• [WHAT TO WORK ON] In the records below, find the line that contains "United States, site lebec_CA-27.". Retype that line and all the lines after it through the end, leaving out the pictures.

Stored data:
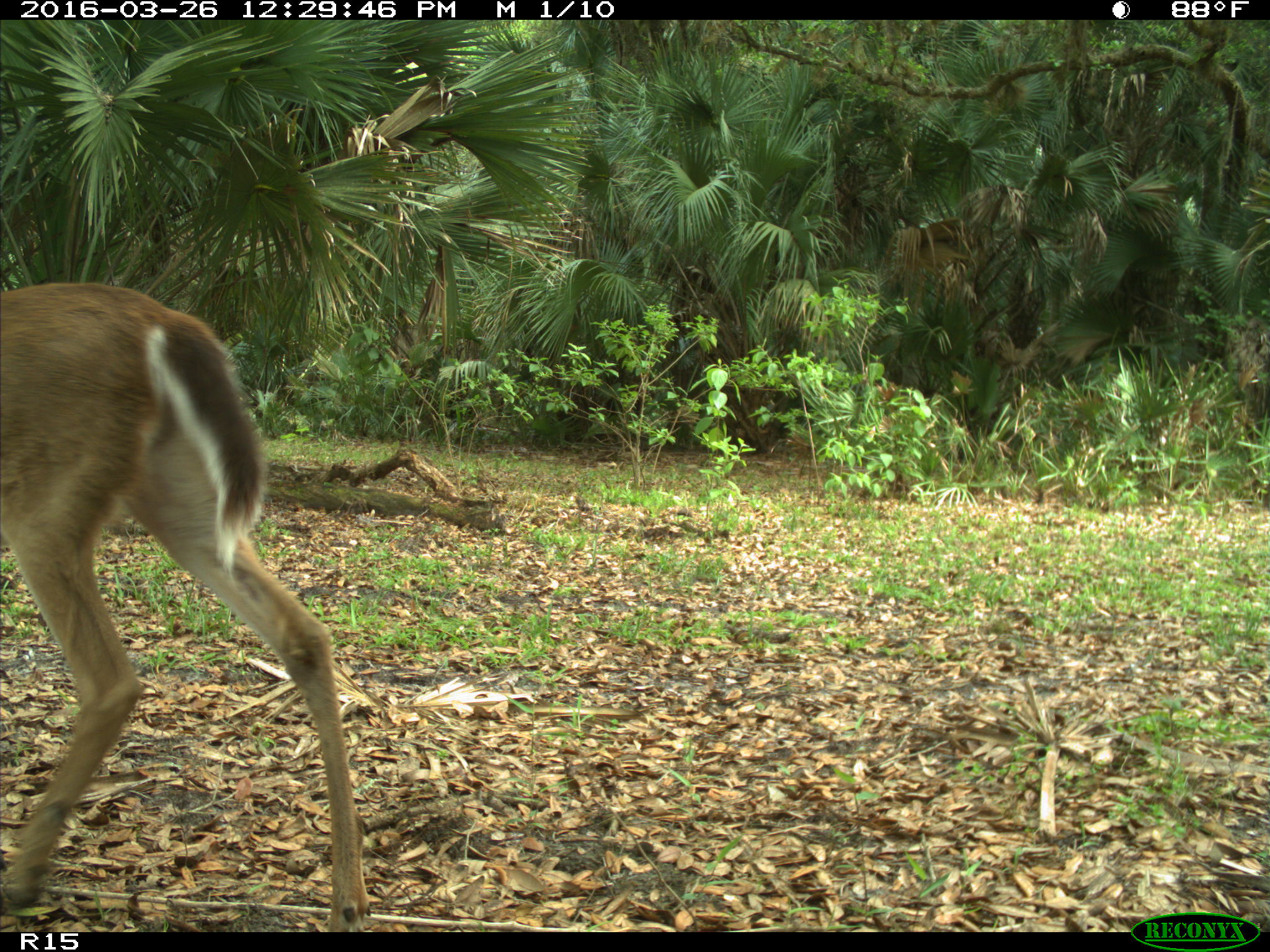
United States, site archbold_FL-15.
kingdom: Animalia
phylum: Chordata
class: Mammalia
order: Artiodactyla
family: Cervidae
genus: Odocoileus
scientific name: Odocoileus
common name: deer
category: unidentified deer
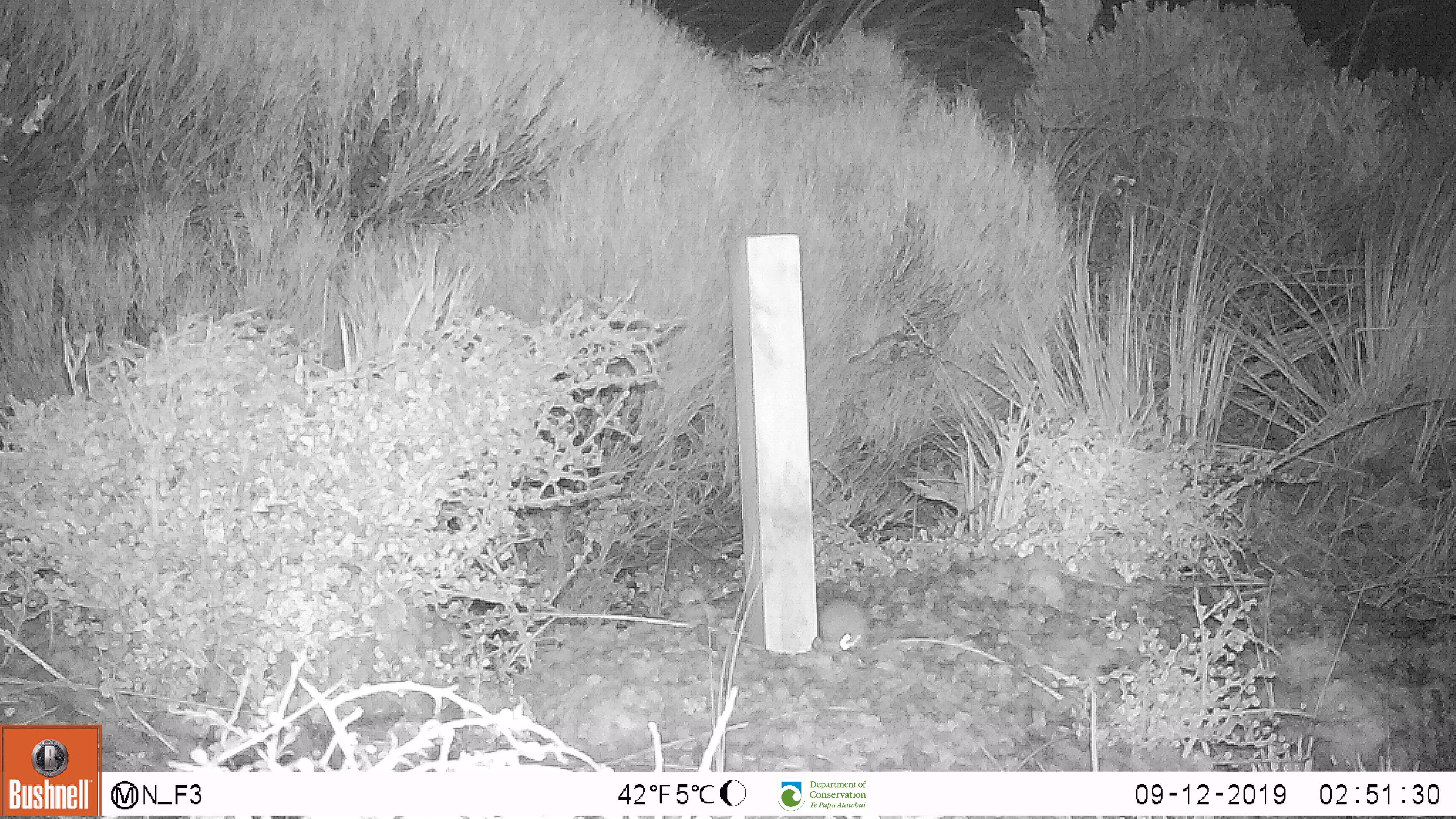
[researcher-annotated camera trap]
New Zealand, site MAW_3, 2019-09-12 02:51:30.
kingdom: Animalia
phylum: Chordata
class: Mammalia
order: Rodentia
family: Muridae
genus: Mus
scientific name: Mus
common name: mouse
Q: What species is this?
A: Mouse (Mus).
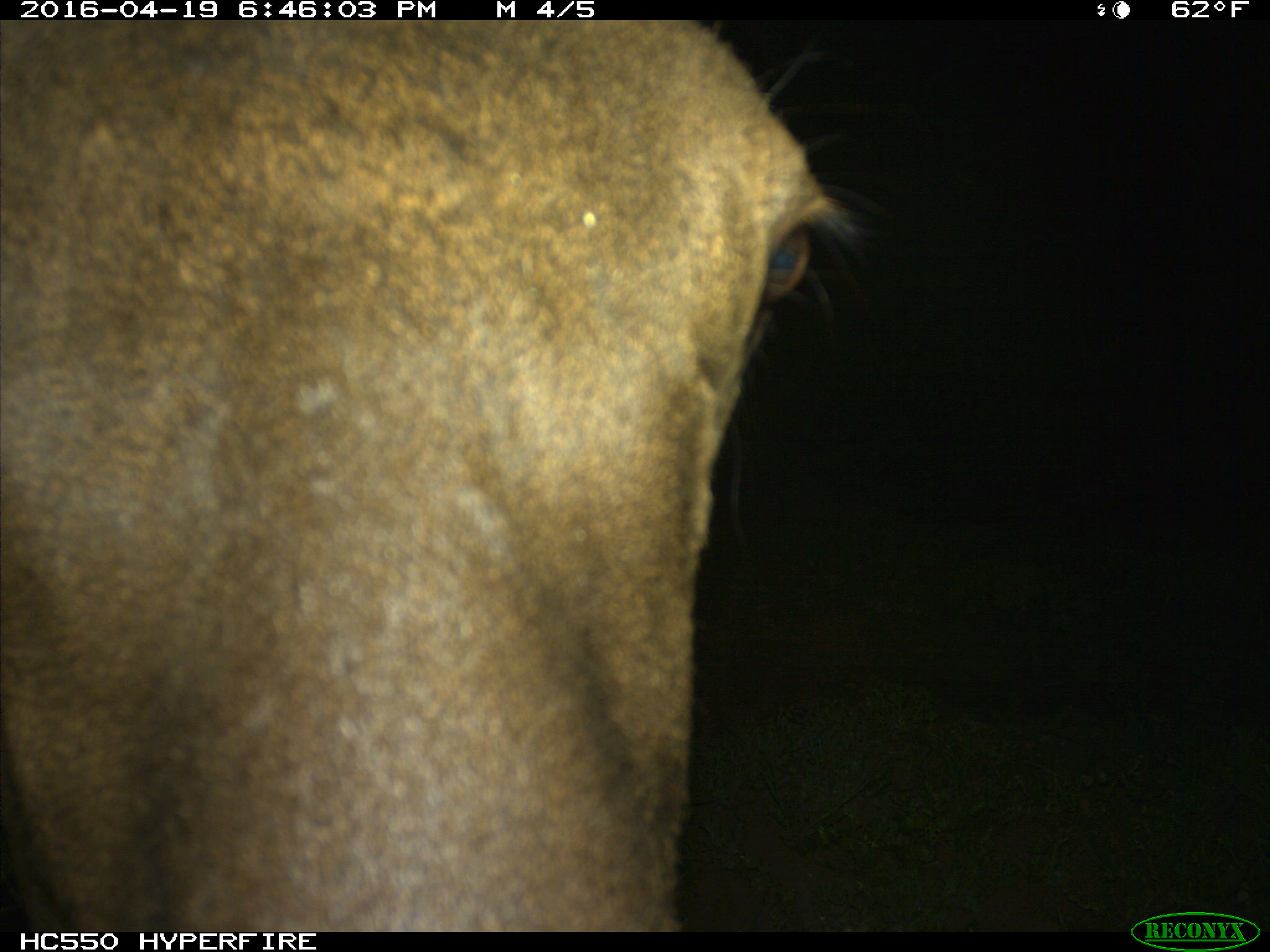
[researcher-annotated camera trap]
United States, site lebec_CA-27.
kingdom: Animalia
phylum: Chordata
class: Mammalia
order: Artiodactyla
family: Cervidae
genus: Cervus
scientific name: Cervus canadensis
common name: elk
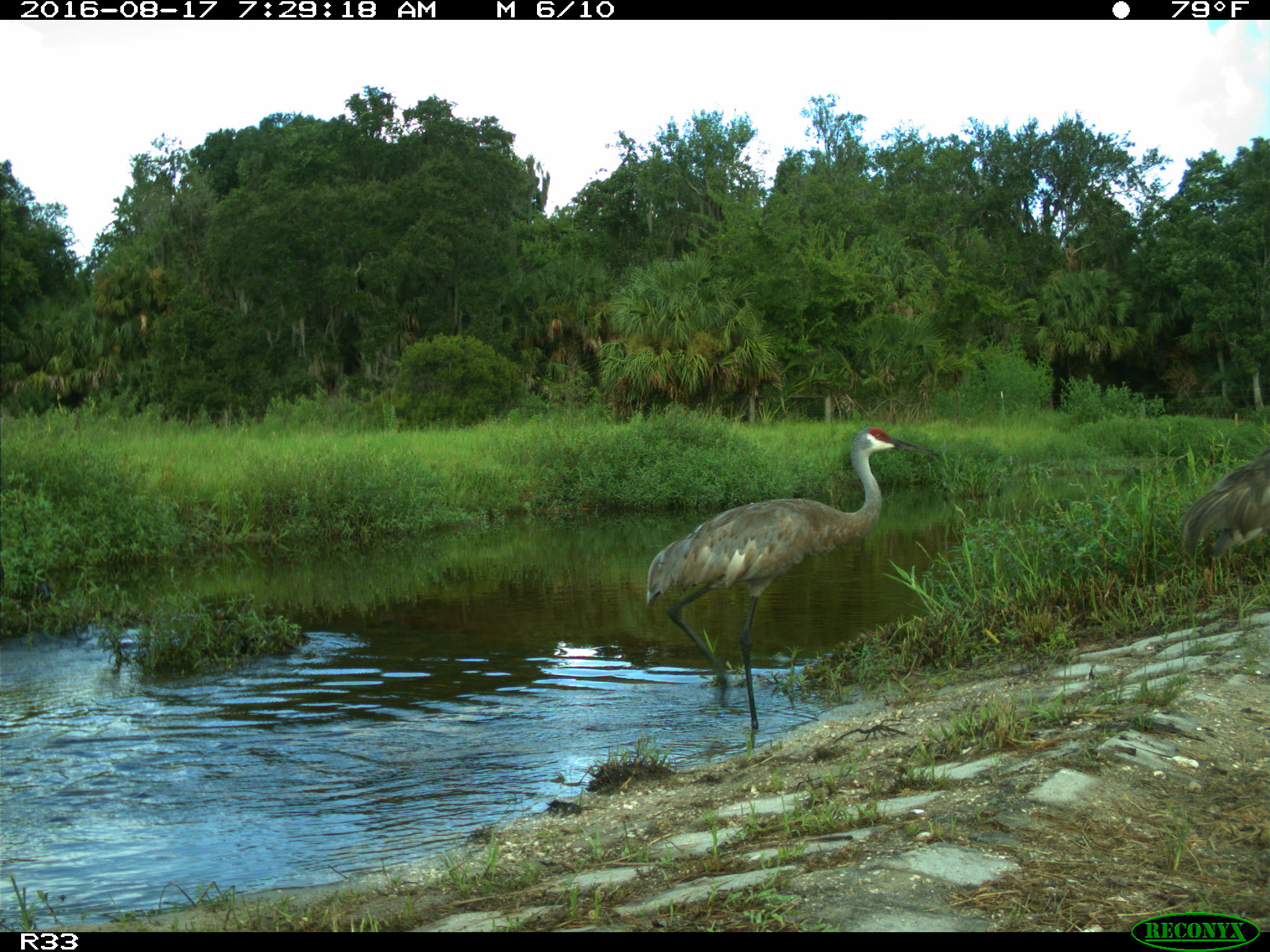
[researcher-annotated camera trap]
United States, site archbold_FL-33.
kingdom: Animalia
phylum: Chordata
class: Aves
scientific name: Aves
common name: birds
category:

• [WRITTEN REPLY]
United States, site lebec_CA-27.
kingdom: Animalia
phylum: Chordata
class: Mammalia
order: Artiodactyla
family: Cervidae
genus: Cervus
scientific name: Cervus canadensis
common name: elk
[researcher-annotated camera trap]
United States, site archbold_FL-33.
kingdom: Animalia
phylum: Chordata
class: Aves
scientific name: Aves
common name: birds
category:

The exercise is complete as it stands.